(1.) : The two questions which were unsuccessfully urged before the learned single Judge are also urged in this appeal, viz., whether in respect of a loan advanced by the respondent No. 3-corporation, it can proceed agains the surety for recovery of the loan instead of first proceeding against the loanee; and, secondly, whether the provisions of Section 32-G of the State Financial Corporations Act, 1951 and Section 52-A of the A.P. Revenue Recovery Act, 1864 cannot be made applicable for recovery of the amount as the amount could not be called land revenue.
(2.) The learned single Judge held both the questions against the appellants though in respect of the second contention he took the view that Section 52-A of the A.P. Revenue Recovery Act, 1864 could be held to be ultra vires, and that G.N. Venkataswamy v. Tamil Nadu Small Industries Development Corporation Ltd. (1) AIR 1980 Mad 318, has taken a similar view, yet in view of the decision of this Court in Tamarind Seeds Products of India v. State of Andhra Pradesh (2) 1980 (2) ALT, 429, the question is no longer res Integra, and that though it was open for him to refer the matter to a larger Bench, yet because of amendment to the State Finance Corporations Act, 1951 by addition of Section 32-G to that Act, the question no longer remains as one to be decided.

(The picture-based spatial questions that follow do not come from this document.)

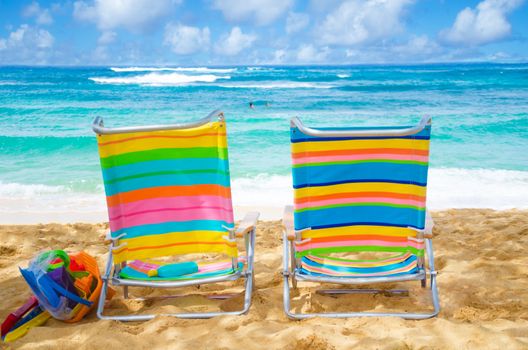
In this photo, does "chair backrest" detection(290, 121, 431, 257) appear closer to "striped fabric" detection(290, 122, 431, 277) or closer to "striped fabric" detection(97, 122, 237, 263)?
"striped fabric" detection(290, 122, 431, 277)

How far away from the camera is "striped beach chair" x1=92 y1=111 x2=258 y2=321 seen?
2920mm

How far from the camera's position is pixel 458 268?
3631 millimetres

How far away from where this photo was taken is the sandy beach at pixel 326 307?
2447mm

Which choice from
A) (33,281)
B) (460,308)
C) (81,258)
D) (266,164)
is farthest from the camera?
(266,164)

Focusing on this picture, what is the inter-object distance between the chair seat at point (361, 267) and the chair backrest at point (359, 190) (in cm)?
9

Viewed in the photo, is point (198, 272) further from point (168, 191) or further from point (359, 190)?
point (359, 190)

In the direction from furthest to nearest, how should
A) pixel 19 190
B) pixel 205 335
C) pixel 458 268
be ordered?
pixel 19 190, pixel 458 268, pixel 205 335

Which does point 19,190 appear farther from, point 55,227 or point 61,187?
point 55,227

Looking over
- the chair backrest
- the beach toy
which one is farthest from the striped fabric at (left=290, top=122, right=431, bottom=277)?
A: the beach toy

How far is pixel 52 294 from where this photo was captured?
9.20ft

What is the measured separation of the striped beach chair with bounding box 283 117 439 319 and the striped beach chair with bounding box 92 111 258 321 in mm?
383

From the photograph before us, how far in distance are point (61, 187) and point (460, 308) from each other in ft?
19.7

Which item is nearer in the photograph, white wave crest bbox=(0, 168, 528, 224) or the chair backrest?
the chair backrest

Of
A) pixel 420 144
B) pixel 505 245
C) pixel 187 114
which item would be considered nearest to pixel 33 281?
pixel 420 144
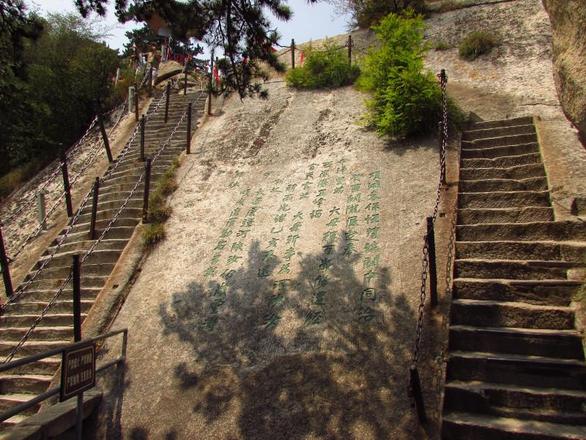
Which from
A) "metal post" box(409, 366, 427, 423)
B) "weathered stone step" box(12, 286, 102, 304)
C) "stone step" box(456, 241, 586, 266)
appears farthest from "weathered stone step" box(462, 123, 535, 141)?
"weathered stone step" box(12, 286, 102, 304)

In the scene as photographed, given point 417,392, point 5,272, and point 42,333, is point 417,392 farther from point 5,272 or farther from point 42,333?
point 5,272

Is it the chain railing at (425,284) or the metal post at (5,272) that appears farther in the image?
the metal post at (5,272)

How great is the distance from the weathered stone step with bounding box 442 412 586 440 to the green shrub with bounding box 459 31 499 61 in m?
9.16

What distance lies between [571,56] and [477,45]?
732 centimetres

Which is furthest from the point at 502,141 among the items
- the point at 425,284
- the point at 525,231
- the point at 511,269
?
the point at 425,284

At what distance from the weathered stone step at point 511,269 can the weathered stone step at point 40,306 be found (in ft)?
18.1

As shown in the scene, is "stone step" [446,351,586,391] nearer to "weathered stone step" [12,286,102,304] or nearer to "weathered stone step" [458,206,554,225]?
"weathered stone step" [458,206,554,225]

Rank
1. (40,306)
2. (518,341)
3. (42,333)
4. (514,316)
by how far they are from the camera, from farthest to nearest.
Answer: (40,306), (42,333), (514,316), (518,341)

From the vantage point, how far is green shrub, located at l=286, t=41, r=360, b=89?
11.4 m

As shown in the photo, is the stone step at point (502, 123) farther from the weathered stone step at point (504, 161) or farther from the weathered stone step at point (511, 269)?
the weathered stone step at point (511, 269)

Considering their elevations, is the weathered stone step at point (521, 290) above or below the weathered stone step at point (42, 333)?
above

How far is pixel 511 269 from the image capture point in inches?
196

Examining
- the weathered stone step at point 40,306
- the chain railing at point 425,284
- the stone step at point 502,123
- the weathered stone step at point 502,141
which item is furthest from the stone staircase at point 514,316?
the weathered stone step at point 40,306

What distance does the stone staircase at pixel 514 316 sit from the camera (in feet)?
12.0
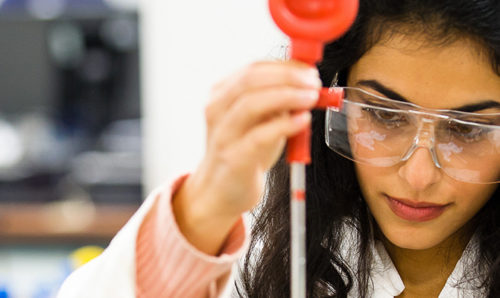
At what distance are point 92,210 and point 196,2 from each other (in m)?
1.10

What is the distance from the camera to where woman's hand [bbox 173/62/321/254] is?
2.18 ft

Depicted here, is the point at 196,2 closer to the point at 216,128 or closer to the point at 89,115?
the point at 89,115

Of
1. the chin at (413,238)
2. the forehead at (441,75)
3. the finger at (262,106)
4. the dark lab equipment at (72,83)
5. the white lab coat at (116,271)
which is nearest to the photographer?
the finger at (262,106)

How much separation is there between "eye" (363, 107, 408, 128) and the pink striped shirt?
332 millimetres

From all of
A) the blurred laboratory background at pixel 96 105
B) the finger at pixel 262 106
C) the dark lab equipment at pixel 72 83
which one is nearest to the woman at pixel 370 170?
the finger at pixel 262 106

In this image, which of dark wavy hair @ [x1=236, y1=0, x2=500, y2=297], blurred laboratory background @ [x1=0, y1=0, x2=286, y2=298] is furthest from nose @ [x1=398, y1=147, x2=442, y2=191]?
blurred laboratory background @ [x1=0, y1=0, x2=286, y2=298]

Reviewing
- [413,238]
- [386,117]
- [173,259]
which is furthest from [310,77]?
[413,238]

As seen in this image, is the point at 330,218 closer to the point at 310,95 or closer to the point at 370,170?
the point at 370,170

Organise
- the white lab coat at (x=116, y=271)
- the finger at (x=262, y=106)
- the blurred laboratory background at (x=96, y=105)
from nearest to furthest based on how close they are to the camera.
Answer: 1. the finger at (x=262, y=106)
2. the white lab coat at (x=116, y=271)
3. the blurred laboratory background at (x=96, y=105)

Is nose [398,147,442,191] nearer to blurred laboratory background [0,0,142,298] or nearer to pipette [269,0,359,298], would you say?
pipette [269,0,359,298]

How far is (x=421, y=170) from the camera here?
1.00 metres

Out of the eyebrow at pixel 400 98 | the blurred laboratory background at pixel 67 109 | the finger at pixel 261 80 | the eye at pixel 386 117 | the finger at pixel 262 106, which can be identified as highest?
the finger at pixel 261 80

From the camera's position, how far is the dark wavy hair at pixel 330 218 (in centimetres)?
106

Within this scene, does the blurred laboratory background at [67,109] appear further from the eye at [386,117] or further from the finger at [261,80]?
the finger at [261,80]
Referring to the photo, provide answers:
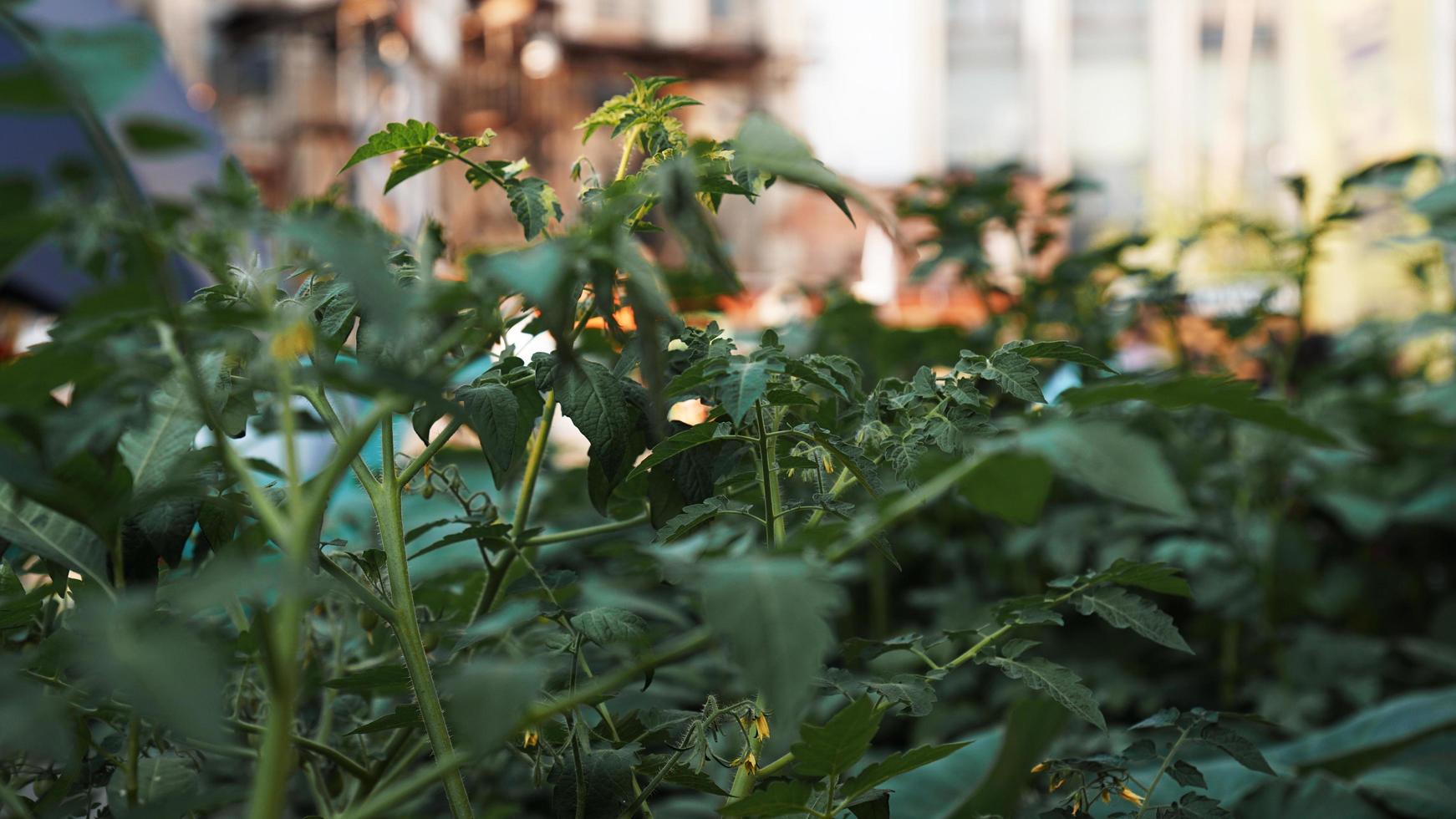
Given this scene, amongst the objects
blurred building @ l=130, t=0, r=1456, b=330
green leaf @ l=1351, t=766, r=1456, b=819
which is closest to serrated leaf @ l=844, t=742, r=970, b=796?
green leaf @ l=1351, t=766, r=1456, b=819

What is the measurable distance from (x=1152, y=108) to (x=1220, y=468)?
17798 millimetres

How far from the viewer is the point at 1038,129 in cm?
1827

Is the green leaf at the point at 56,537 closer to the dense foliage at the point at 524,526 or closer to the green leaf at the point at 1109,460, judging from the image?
the dense foliage at the point at 524,526

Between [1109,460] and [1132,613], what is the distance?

(3.) The law is by nowfar well settled that the liability of the surety in respect of a loan is coextensive with that of the debtor and that it is open to the creditor to proceed against either the debtor or the surety or both. The leading decision on the question is Bank of Bihar v. Damodar Prasad (3) AIR 1969 SC 297, which has been subsequently followed in many other cases. Section 128 of the Contract Act makes the liability of the surety co-extensive with that of the debtor. The question, hence is no longer open to be canvassed.